# Using SpeechRecognition to convert speech to text

In this tutorial, we will detail installing a speech-to-text library and running it on an audio file to extract data.

First install `SpeechRecognition` and `PyAudio` using `pip`.

In [None]:
!pip install SpeechRecognition
!sudo apt-get install portaudio19-dev # ubuntu-based system dependency
!pip install pyaudio

Reading package lists... Done
Building dependency tree... Done
Reading state information... Done
portaudio19-dev is already the newest version (19.6.0-1.1).
0 upgraded, 0 newly installed, 0 to remove and 45 not upgraded.


Let's import `SpeechRecognition` and create a `Recognizer` whose methods will be used for speech-to-text.

In [None]:
import speech_recognition as sr
import pyaudio
recognizer = sr.Recognizer()

Let's now upload a file to convert to text. The first file I am using is a .wav file of Kanye Wests' POWER acapella.

[Google Drive Folder](https://drive.google.com/drive/folders/1FFCNxg51TiUFICosmcTy56feQ9n-Occp?usp=sharing)

(FYI: If you want to add your own songs, you need to trim to down to less than 10 MB for it to parse)

You can put whatever file you want for transcription. For now, however, just download the file from the second link and upload it to your Colab notebook. Or, if you are running this notebook locally, just download it to the same folder as this python notebook.

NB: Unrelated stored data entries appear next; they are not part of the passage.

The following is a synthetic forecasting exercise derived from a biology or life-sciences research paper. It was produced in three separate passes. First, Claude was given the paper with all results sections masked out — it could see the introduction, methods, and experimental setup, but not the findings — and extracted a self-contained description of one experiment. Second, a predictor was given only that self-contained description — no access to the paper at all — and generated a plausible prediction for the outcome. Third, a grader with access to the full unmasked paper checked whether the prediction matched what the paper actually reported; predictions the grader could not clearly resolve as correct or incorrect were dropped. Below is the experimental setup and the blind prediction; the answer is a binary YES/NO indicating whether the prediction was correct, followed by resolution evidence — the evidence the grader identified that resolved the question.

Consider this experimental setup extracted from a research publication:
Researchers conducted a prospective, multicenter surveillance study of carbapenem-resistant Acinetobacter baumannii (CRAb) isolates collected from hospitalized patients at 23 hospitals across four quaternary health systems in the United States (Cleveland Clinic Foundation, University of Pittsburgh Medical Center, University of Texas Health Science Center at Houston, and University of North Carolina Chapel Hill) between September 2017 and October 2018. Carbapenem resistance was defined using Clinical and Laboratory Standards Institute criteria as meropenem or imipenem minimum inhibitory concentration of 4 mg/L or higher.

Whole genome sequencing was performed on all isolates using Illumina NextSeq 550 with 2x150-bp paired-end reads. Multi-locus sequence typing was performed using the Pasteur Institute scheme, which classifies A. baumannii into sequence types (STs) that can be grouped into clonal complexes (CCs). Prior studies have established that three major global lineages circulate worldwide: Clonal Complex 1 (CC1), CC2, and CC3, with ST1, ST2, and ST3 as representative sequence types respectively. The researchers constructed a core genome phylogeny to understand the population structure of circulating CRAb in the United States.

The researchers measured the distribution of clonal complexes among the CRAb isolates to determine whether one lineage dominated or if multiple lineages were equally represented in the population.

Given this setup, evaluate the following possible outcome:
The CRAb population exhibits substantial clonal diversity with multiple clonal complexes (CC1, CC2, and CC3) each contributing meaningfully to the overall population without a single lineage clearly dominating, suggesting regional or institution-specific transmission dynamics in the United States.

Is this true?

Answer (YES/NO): NO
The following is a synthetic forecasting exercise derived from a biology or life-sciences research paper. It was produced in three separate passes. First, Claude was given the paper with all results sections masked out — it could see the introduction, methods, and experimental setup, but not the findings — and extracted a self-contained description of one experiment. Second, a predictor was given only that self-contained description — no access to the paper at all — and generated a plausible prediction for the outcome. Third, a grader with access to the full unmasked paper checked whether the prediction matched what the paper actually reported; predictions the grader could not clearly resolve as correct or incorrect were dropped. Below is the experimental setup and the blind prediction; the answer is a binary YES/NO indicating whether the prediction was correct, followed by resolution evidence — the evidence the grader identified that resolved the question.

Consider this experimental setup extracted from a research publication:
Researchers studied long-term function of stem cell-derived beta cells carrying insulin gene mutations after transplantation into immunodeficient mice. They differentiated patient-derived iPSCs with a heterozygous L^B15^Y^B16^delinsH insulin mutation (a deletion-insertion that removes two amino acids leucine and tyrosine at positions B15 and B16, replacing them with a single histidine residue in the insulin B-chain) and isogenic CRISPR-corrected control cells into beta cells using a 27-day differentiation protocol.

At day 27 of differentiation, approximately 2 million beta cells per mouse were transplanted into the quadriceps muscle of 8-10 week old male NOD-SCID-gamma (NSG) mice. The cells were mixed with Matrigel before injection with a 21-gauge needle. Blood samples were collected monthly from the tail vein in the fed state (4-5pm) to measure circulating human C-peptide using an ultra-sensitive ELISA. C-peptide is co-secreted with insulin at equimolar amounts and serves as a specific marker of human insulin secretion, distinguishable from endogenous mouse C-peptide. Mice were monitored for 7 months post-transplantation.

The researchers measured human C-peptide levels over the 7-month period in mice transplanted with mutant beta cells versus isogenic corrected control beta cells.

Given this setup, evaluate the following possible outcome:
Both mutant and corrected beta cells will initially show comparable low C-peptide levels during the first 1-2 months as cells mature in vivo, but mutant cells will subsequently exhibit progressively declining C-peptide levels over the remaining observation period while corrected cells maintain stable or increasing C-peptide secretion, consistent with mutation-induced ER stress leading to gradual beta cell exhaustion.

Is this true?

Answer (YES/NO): NO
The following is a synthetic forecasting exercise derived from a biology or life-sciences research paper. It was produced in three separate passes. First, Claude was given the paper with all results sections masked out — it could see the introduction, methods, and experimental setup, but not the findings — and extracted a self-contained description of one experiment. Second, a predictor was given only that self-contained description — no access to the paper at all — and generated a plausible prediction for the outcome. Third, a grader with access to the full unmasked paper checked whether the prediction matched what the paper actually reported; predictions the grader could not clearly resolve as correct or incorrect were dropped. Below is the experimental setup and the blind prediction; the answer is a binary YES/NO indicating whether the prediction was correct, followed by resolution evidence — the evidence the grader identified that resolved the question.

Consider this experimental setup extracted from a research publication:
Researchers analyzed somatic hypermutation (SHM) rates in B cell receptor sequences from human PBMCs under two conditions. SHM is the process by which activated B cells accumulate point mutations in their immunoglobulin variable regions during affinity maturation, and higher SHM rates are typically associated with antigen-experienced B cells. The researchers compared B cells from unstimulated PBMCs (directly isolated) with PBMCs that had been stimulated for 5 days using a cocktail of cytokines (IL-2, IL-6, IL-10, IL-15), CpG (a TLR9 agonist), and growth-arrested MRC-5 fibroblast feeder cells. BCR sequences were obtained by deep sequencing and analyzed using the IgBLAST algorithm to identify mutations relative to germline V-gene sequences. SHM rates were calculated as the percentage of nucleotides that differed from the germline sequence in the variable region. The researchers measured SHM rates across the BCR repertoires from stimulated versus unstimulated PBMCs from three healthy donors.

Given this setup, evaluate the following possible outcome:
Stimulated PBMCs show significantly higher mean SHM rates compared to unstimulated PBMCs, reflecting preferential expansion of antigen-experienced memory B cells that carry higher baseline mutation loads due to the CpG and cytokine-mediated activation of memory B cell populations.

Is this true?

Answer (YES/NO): YES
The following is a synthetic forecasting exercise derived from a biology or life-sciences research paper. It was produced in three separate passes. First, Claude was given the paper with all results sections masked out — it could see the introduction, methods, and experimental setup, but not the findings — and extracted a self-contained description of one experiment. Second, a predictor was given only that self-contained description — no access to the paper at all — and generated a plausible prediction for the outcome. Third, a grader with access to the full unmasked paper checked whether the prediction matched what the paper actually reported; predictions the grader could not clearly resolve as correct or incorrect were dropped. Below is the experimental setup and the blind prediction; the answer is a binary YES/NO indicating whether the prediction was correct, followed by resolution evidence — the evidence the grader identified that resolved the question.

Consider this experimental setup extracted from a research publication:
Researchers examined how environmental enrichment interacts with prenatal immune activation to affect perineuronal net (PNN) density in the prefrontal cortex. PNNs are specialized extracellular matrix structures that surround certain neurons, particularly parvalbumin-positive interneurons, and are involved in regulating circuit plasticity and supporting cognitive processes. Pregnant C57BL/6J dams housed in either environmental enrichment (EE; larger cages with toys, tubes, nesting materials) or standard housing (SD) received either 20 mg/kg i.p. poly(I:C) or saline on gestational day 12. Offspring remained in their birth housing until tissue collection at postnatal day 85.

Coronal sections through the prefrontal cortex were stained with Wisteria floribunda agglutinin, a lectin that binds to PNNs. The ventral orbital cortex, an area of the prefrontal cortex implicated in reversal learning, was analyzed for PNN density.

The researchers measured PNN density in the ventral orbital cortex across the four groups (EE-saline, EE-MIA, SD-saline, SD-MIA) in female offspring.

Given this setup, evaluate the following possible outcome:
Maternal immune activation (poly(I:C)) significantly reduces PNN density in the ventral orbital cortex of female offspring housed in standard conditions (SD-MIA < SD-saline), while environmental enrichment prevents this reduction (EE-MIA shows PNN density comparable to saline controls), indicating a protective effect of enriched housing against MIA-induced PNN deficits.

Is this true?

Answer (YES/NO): NO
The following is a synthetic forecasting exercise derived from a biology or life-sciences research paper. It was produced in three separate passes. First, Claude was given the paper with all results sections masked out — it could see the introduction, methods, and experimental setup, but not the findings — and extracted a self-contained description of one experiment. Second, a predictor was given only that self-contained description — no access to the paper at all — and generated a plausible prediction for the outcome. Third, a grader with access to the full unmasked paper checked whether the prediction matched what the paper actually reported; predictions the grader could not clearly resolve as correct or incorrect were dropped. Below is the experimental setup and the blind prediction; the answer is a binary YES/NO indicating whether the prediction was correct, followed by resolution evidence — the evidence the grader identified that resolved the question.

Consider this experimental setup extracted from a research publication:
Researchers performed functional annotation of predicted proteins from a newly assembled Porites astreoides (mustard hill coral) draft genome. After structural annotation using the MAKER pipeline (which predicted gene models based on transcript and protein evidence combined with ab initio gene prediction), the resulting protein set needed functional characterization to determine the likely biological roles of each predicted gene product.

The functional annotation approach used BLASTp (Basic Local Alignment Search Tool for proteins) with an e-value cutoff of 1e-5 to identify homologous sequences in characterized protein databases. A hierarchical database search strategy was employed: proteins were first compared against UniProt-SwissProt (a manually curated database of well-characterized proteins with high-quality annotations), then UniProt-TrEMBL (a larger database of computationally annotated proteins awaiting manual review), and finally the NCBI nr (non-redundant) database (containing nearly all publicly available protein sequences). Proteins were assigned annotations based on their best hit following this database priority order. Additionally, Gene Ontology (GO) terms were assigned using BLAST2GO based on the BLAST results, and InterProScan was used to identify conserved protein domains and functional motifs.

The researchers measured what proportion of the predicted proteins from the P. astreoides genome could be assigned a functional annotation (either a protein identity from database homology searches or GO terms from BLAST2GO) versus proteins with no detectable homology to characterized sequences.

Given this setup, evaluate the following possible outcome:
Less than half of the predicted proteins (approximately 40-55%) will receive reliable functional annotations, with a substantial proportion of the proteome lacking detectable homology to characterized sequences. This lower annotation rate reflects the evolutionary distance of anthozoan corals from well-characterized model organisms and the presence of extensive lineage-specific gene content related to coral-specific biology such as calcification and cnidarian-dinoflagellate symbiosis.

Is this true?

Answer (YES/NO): NO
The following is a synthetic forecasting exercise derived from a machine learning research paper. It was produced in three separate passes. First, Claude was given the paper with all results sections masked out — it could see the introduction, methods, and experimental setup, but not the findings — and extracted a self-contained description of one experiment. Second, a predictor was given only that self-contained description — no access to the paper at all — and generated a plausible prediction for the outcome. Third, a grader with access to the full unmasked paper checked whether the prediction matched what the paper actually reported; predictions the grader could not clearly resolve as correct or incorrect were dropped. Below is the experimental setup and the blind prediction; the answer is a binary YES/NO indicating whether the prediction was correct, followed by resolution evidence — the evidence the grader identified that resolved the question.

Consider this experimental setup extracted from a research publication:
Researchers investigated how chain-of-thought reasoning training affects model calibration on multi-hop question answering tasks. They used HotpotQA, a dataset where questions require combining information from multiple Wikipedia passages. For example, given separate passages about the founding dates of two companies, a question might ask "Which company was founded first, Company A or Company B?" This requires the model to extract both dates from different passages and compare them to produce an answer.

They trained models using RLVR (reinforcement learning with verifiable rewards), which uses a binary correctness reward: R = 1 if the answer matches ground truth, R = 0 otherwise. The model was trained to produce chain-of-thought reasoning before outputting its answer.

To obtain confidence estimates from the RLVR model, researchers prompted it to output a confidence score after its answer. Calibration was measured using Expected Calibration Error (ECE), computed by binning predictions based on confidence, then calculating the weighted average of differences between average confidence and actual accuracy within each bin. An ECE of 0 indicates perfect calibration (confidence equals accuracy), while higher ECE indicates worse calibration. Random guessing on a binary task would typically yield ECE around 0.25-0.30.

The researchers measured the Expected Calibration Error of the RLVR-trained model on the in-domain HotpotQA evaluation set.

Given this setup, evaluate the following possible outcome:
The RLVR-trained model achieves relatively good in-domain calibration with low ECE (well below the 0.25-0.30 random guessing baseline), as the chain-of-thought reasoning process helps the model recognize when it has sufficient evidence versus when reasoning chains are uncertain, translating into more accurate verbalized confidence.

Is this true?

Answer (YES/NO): NO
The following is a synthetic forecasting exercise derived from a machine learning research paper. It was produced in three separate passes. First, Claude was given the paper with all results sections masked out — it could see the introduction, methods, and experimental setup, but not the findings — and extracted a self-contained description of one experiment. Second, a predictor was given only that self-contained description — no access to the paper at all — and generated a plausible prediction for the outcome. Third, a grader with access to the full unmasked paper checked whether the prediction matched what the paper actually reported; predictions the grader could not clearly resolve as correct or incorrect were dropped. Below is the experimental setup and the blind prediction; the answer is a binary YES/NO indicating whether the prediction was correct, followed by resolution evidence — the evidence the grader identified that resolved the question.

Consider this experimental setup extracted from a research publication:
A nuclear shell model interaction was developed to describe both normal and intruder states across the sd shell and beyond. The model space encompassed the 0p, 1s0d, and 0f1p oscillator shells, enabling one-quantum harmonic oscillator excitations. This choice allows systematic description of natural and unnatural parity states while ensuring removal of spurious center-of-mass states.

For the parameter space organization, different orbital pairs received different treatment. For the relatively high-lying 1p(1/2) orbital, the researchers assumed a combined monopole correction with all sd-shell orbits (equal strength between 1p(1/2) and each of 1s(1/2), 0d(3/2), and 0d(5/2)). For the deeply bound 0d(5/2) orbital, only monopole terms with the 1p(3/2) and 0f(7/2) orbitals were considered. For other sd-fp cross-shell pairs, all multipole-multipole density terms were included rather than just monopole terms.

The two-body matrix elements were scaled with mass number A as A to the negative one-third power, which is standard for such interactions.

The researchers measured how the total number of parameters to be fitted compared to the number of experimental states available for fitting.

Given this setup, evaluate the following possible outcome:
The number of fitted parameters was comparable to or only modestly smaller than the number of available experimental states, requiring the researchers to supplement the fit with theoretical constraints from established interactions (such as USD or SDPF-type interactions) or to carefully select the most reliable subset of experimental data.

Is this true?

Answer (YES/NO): NO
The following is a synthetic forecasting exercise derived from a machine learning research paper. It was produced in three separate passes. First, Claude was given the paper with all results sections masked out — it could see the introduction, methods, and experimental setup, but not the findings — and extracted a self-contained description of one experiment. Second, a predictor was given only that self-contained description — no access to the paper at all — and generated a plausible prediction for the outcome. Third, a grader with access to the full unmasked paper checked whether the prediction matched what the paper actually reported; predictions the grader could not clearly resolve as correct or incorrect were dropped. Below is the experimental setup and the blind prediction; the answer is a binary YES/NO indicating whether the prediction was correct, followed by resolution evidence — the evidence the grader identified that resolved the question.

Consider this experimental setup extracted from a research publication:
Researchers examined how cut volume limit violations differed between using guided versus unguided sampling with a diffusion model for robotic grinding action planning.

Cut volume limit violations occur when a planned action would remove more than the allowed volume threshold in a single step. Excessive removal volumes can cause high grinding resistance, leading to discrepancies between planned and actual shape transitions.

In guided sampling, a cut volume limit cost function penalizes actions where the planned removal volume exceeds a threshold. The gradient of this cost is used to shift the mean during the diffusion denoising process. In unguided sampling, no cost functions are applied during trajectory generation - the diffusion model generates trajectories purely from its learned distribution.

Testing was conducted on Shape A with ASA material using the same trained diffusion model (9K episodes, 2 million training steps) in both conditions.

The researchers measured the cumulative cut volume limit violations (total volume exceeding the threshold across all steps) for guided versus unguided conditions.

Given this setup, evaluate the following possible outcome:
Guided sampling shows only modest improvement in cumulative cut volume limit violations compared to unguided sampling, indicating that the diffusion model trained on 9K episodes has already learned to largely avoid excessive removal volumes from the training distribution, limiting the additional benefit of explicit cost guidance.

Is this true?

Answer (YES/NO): NO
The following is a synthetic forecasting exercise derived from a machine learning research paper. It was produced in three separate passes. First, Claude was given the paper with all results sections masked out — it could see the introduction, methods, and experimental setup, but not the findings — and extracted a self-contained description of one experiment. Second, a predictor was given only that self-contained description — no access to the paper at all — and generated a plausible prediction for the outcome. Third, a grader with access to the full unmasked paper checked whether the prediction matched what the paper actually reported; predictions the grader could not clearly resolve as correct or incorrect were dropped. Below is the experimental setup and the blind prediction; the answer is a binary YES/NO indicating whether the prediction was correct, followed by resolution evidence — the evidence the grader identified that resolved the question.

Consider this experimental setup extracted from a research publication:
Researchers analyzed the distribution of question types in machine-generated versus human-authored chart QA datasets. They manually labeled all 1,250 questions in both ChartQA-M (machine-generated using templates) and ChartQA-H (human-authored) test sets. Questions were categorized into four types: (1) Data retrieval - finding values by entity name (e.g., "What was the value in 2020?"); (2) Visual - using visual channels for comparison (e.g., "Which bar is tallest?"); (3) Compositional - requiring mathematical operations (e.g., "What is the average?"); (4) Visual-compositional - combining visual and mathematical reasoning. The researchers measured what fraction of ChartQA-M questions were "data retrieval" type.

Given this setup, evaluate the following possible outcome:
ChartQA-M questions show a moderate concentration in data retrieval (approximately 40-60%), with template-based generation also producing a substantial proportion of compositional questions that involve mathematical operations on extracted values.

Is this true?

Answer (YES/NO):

> Note: No matter what file you use, make sure it's in mono format, not stereo.



In [None]:
# Replace "POWER.wav" with your file path
with sr.AudioFile("./POWER.wav") as source:
    audio_file = recognizer.record(source)

try:
    text = recognizer.recognize_google(audio_file, language = 'en-US')
    print("You said in the audio file: {}".format(text))
except sr.UnknownValueError:
    print("Sorry, could not understand audio")
except sr.RequestError as e:
    print("Could not request results from Google Speech Recognition service; {0}".format(e))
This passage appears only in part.